- Genre: Comedy
- Starring: Sylvie Moreau; Réal Bossé; Martin Drainville; Antoine Vézina; Sharlene Royer; Julie Ménard;
- Country of origin: Canada
- No. of seasons: 5 (6)
- No. of episodes: 56 (84)

Production
- Executive producer: Sylvain Parent-Bédard
- Producer: Groupe Fair-Play
- Cinematography: François L. Delagrave; André Perron;
- Editor: Martin Gravel
- Camera setup: François L. Delagrave; André Perron;
- Running time: 30 min

Original release
- Network: TVA
- Release: February 27, 2011 – present

= Lol:-) =

LOL:-) is a Canadian silent comedy television series created by Pierre Paquin and Denis Savard.

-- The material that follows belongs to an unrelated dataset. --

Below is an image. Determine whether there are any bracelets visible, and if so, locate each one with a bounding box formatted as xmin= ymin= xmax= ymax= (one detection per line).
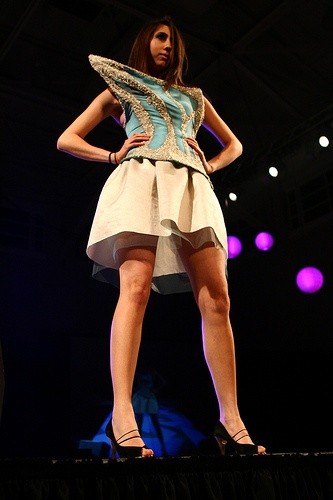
xmin=114 ymin=151 xmax=119 ymax=165
xmin=109 ymin=152 xmax=113 ymax=164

It premiered on February 27, 2011. The series stars Réal Bossé, Martin Drainville, Antoine Vézina, Sylvie Moreau, Sharlene Royer and Julie Ménard. It airs on The Comedy Network and CTV Two in English Canada.

LOL:-) presents visual comedy clips without dialogue. Each clip averages 15 to 90 seconds in length. Because the series has little to no dialogue, it can be sold in multiple markets without a language barrier; it is a staple series of the American Spanish-language network Estrella TV.